И вот теперь Богдан стоит, зажав ноги, трущиеся одна о другую, стоит у окна, которое открывается с трудом. Он стоит спиной к Проке и Эвице, делающих друг другу страшные глаза, в опасении, что он опять постыдно играет со своим собственным телом. Богдан, — откашливается отец, — хочешь на улицу, к детям?

Нет, папа, у меня где-то болит, — он возвращается в постель и укрывается с головой.

А с нами не хочешь поиграть, братик? — неохотно зовут его старшие мальчики, выполняя отцовский приказ.

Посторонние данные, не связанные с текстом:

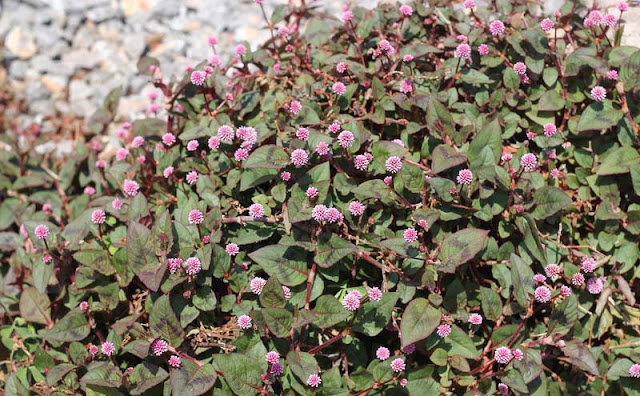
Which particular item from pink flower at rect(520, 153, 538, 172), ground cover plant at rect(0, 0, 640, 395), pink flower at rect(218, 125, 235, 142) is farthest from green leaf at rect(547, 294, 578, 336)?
pink flower at rect(218, 125, 235, 142)

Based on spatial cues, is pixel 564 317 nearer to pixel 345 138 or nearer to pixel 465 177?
pixel 465 177

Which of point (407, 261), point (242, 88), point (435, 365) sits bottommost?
point (435, 365)

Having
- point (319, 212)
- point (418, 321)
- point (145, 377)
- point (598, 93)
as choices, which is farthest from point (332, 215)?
point (598, 93)

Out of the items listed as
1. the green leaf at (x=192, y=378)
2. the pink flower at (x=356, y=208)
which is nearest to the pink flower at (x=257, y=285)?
the green leaf at (x=192, y=378)

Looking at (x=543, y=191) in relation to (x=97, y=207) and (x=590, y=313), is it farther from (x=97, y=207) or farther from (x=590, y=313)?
(x=97, y=207)

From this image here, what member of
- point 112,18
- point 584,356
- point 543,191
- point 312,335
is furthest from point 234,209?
point 112,18

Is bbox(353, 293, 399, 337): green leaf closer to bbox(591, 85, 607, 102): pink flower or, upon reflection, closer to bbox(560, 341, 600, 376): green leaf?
bbox(560, 341, 600, 376): green leaf
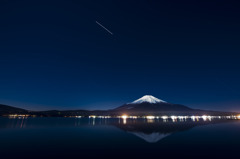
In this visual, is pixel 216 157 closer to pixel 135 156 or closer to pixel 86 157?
pixel 135 156

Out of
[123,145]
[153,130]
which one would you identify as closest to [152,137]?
[123,145]

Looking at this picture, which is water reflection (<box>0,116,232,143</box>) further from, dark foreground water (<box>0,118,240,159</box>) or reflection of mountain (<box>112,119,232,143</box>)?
dark foreground water (<box>0,118,240,159</box>)

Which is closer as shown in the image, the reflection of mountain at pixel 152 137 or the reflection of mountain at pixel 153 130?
the reflection of mountain at pixel 152 137

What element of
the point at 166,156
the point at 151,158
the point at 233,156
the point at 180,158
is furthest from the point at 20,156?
the point at 233,156

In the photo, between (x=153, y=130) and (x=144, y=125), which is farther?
(x=144, y=125)

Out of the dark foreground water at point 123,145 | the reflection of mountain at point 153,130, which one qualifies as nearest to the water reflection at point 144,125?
the reflection of mountain at point 153,130

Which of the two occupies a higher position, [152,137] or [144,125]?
[144,125]

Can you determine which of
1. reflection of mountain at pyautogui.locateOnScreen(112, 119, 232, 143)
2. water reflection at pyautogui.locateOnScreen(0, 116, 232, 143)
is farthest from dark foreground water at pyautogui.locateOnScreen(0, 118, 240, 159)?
water reflection at pyautogui.locateOnScreen(0, 116, 232, 143)

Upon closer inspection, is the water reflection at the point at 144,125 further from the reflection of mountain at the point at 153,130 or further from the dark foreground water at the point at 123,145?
the dark foreground water at the point at 123,145

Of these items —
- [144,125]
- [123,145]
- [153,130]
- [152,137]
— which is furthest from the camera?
[144,125]

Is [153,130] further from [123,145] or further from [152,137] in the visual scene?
[123,145]

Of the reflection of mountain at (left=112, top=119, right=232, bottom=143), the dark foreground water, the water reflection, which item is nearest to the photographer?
the dark foreground water
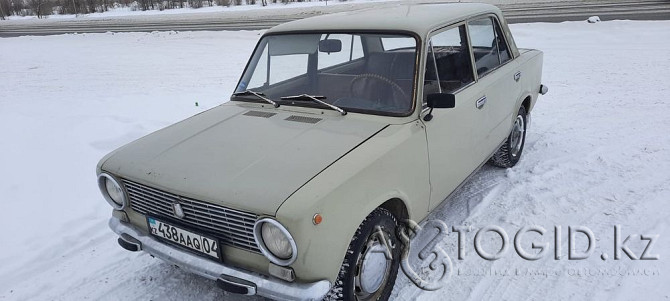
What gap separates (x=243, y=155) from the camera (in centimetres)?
280

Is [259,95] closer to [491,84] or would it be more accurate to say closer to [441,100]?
[441,100]

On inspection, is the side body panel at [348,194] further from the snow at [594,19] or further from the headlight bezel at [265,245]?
the snow at [594,19]

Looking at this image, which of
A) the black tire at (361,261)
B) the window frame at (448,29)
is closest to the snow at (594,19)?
the window frame at (448,29)

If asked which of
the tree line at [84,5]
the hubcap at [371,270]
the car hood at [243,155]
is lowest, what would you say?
the hubcap at [371,270]

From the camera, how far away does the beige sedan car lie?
239 centimetres

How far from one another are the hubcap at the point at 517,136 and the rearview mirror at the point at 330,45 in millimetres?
2283

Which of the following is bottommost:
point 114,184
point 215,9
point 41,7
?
point 114,184

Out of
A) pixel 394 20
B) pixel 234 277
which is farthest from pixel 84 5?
pixel 234 277

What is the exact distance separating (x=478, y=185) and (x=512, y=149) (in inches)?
26.4

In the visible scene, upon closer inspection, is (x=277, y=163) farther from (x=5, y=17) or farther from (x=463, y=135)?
(x=5, y=17)

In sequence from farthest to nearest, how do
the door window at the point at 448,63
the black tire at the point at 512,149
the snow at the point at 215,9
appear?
the snow at the point at 215,9
the black tire at the point at 512,149
the door window at the point at 448,63

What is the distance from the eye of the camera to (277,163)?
2.64 m

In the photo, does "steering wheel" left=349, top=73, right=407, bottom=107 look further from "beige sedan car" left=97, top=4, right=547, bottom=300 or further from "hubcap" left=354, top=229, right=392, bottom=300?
"hubcap" left=354, top=229, right=392, bottom=300

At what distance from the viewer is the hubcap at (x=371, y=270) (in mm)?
2732
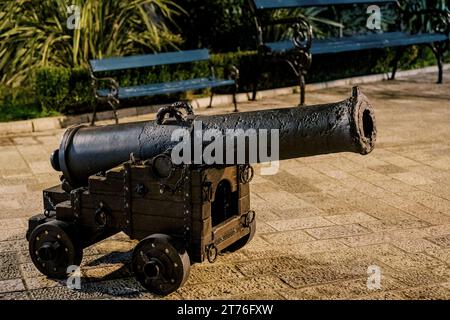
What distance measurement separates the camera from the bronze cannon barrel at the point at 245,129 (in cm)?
435

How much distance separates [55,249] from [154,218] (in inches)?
24.1

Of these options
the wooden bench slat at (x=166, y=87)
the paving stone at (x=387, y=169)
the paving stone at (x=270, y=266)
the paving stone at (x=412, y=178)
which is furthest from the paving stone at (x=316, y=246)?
the wooden bench slat at (x=166, y=87)

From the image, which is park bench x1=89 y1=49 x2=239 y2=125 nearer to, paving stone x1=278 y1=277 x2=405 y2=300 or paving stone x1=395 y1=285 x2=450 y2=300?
paving stone x1=278 y1=277 x2=405 y2=300

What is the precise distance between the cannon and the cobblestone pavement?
0.21 meters

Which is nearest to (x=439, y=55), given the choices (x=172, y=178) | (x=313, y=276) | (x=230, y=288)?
(x=313, y=276)

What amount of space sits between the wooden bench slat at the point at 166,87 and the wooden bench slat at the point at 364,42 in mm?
1020

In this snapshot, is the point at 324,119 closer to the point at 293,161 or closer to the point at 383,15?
the point at 293,161

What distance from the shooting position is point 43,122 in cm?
969

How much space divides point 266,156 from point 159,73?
6389 mm

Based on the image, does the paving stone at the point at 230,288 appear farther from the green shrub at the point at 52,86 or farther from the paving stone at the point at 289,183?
the green shrub at the point at 52,86

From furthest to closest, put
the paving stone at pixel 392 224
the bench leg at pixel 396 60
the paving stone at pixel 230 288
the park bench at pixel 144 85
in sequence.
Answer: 1. the bench leg at pixel 396 60
2. the park bench at pixel 144 85
3. the paving stone at pixel 392 224
4. the paving stone at pixel 230 288

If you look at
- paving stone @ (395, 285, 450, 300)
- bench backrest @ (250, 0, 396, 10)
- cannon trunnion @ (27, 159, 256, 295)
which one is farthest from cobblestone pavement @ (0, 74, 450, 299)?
bench backrest @ (250, 0, 396, 10)

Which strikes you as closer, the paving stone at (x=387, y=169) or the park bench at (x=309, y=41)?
the paving stone at (x=387, y=169)

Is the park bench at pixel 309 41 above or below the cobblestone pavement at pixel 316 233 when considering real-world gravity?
above
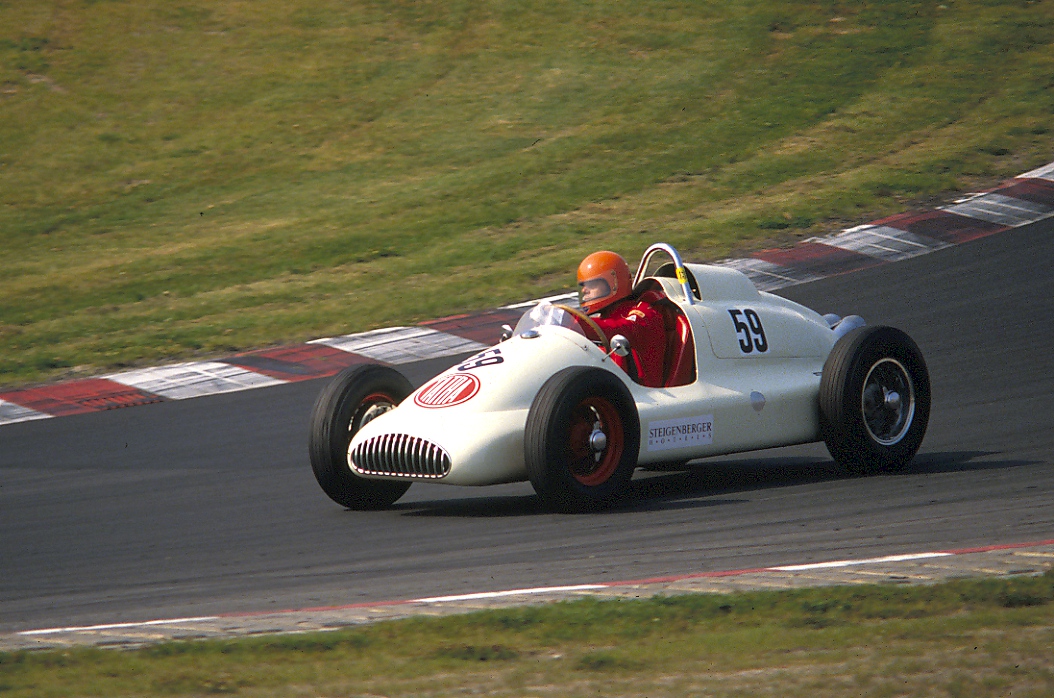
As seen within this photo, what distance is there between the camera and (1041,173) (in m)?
16.0

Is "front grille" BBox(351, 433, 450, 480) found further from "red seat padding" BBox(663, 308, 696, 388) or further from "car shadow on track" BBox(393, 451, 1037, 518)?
"red seat padding" BBox(663, 308, 696, 388)

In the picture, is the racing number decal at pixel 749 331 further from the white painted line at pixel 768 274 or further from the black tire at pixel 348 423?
the white painted line at pixel 768 274

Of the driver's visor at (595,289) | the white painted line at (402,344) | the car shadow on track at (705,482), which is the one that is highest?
the driver's visor at (595,289)

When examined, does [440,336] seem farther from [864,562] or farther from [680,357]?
[864,562]

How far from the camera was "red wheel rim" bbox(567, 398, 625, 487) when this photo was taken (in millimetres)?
7273

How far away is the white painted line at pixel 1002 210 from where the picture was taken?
47.5ft

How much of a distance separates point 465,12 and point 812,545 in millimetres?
20243

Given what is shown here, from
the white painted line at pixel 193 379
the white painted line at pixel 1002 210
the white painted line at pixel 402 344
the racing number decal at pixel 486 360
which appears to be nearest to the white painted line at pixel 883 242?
the white painted line at pixel 1002 210

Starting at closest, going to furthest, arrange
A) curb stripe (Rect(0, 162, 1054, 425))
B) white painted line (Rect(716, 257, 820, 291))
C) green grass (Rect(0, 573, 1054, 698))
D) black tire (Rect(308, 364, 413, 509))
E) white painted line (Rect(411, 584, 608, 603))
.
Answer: green grass (Rect(0, 573, 1054, 698)) < white painted line (Rect(411, 584, 608, 603)) < black tire (Rect(308, 364, 413, 509)) < curb stripe (Rect(0, 162, 1054, 425)) < white painted line (Rect(716, 257, 820, 291))

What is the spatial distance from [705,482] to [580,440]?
4.35 feet

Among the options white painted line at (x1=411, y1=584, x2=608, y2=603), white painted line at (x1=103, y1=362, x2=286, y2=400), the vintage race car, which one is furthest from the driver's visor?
white painted line at (x1=103, y1=362, x2=286, y2=400)

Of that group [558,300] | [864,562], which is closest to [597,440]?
[864,562]

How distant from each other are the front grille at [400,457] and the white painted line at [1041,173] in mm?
10518

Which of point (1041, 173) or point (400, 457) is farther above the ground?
point (1041, 173)
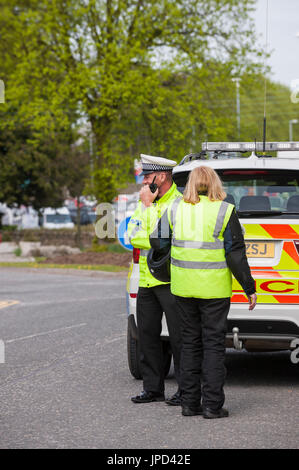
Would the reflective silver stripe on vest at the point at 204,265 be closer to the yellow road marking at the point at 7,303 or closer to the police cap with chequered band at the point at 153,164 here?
the police cap with chequered band at the point at 153,164

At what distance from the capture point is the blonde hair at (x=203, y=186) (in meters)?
6.51

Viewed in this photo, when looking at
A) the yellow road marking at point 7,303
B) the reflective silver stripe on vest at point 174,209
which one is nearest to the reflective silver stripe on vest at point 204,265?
the reflective silver stripe on vest at point 174,209

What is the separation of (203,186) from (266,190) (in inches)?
59.9

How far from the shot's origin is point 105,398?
7.25m

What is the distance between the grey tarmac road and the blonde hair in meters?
1.54

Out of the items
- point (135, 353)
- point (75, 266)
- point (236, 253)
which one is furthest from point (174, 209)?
point (75, 266)

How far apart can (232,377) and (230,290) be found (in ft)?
6.15

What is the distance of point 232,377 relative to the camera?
324 inches

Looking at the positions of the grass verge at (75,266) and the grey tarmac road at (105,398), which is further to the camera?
the grass verge at (75,266)

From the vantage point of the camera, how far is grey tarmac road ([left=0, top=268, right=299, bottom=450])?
580 cm

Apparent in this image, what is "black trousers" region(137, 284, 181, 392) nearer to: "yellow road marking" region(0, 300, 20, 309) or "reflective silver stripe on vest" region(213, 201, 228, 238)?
"reflective silver stripe on vest" region(213, 201, 228, 238)

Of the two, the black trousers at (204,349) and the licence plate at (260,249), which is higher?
the licence plate at (260,249)

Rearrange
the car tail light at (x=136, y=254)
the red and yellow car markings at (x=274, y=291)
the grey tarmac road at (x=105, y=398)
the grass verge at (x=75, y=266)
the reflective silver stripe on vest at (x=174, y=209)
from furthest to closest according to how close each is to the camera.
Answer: the grass verge at (x=75, y=266)
the car tail light at (x=136, y=254)
the red and yellow car markings at (x=274, y=291)
the reflective silver stripe on vest at (x=174, y=209)
the grey tarmac road at (x=105, y=398)

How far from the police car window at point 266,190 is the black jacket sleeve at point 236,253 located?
77cm
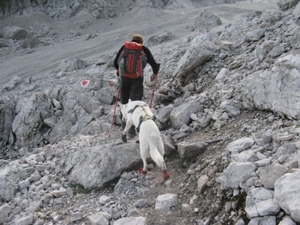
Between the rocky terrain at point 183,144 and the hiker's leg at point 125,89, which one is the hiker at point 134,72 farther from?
the rocky terrain at point 183,144

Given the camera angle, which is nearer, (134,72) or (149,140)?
(149,140)

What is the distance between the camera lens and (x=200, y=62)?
9445mm

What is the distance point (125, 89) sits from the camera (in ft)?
25.7

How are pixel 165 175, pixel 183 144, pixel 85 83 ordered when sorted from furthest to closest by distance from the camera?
pixel 85 83, pixel 183 144, pixel 165 175

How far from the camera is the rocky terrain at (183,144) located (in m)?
4.64

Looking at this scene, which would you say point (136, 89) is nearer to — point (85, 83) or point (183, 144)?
point (183, 144)

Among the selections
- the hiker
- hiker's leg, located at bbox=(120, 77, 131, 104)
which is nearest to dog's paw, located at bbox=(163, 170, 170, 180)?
the hiker

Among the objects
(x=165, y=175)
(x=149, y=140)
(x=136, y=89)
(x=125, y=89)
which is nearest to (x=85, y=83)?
(x=125, y=89)

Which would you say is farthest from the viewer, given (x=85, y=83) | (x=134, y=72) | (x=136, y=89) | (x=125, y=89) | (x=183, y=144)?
(x=85, y=83)

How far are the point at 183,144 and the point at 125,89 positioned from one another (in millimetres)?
2143

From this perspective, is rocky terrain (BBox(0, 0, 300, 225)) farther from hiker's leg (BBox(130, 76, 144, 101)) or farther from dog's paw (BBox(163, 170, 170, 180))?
hiker's leg (BBox(130, 76, 144, 101))

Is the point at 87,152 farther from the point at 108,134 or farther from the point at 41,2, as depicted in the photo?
the point at 41,2

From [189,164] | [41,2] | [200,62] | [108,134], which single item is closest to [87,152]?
[108,134]

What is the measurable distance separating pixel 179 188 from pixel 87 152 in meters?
2.26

Да, — оживает малыш, — но завтра.

В комнату заходит Вуйо Опсеница, неся в руках бумагу для рисования и цветные карандаши, которые он взял в своем магазине. Мальчик сияет. В тот же день на коленках он нарисует голый череп Пала. А потом сотрет его и нарисует свой. Кто-то скажет, что они идентичны. Но Богдан их различал. Это был его череп. Своего рода автопортрет. Ну, вы меня понимаете.

Вид с Банстола на Дунай

Я вижу, ты пишешь, — говорит Мария, поднося к лицу исписанный лист бумаги. Коста было заговаривает, но словно теряет силу, слабеет, и стоит такой, меньше эритроцита.

Мария кладет страницу обратно в пачку, очевидно, не сумев ничего разобрать: это она, да? Коста кивает.

Что теперь будем делать?

Что? Нам надо открыть ту дверь. Там, в той комнате ключ ко всему.

Мария достает из лифчика сложенный в несколько раз лист бумаги, движением кафешантанной певички или обычной профурсетки. Молодой человек смотрит на нее с изумлением. Кто она на самом деле? — думает он, — похоже, я ничего не вижу (у меня только иногда раскрываются глаза), ослеп от наваждения: кто я, кто я.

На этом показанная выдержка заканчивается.